Look in the listing below for the line that has "Stunners Framed Print by Rebecca Cozart", then return it and each following line up to and including the one with "Happy Thanksgiving Day", exactly and without pictures.

Materials provided Block Start

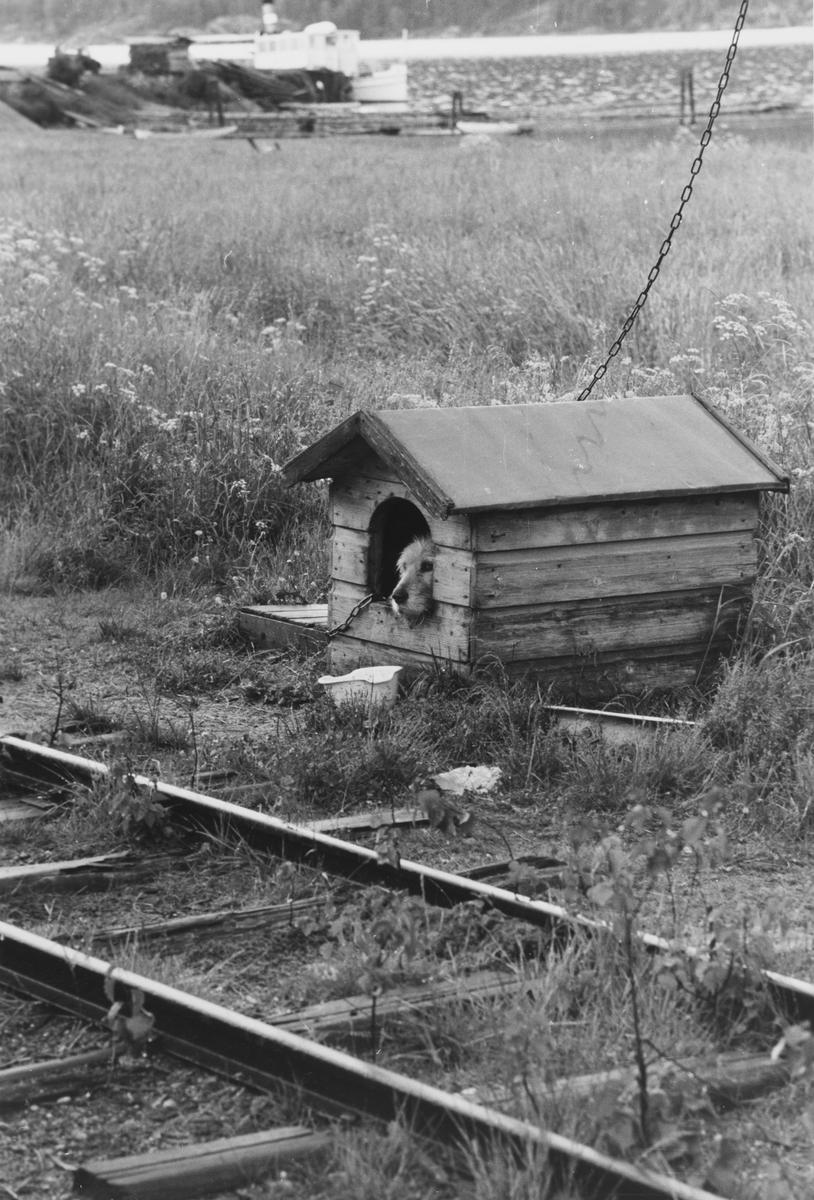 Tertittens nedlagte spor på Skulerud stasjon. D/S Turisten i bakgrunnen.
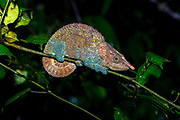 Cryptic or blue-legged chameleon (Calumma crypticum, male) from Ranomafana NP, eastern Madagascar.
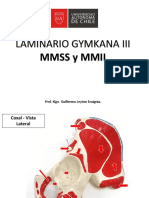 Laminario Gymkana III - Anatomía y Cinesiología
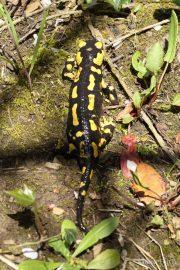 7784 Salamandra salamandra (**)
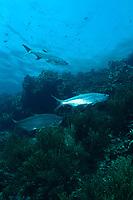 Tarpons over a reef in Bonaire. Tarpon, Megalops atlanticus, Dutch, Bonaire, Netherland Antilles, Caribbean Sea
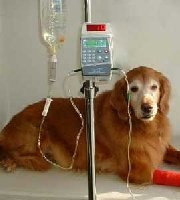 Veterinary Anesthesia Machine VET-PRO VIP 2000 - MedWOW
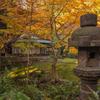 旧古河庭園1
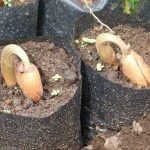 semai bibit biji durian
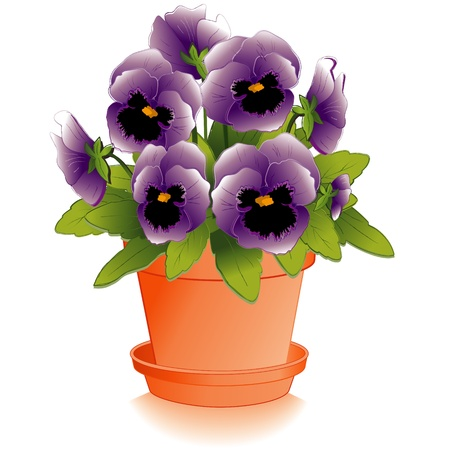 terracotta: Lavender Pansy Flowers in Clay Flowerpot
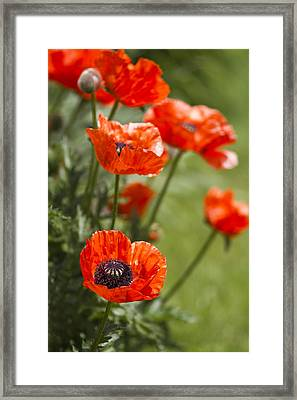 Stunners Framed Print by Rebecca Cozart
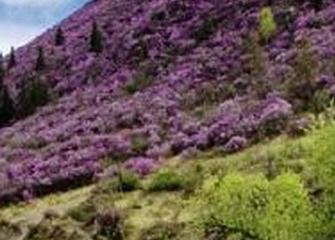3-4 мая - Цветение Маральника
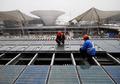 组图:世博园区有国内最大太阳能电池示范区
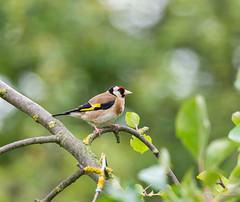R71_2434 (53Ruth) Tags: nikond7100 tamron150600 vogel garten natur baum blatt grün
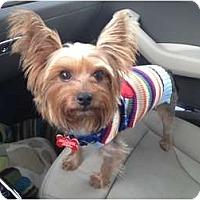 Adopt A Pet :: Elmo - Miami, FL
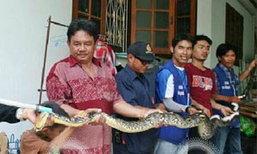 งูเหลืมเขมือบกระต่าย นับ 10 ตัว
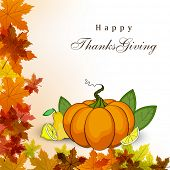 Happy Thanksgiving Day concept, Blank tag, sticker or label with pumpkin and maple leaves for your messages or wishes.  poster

Materials provided Block End
Materials provided Block Start

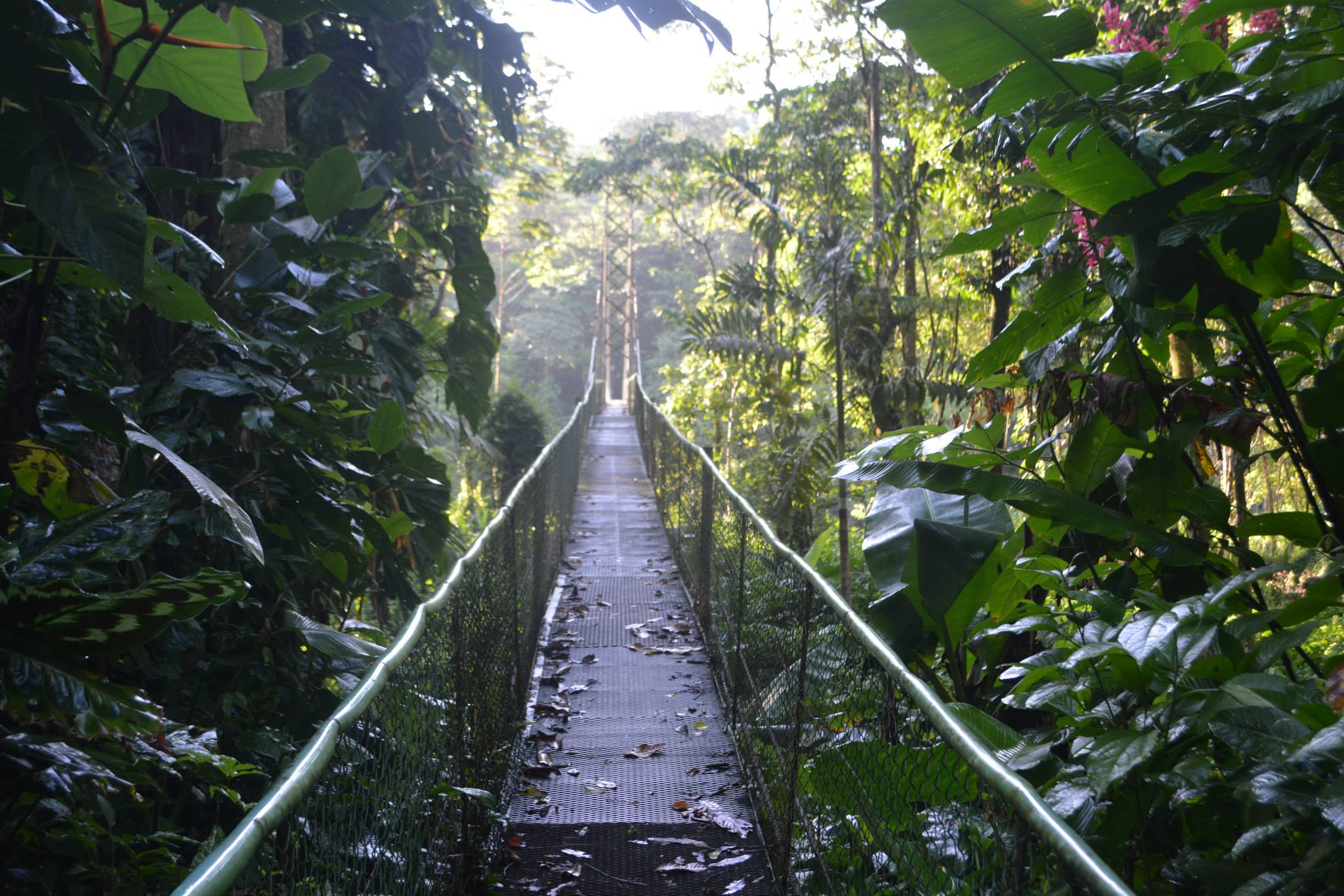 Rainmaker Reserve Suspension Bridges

Materials provided Block End

▸ **Your response**
 Stunners Framed Print by Rebecca Cozart
3-4 мая - Цветение Маральника
 组图:世博园区有国内最大太阳能电池示范区
R71_2434 (53Ruth) Tags: nikond7100 tamron150600 vogel garten natur baum blatt grün
 Adopt A Pet :: Elmo - Miami, FL
 งูเหลืมเขมือบกระต่าย นับ 10 ตัว
 Happy Thanksgiving Day concept, Blank tag, sticker or label with pumpkin and maple leaves for your messages or wishes.  poster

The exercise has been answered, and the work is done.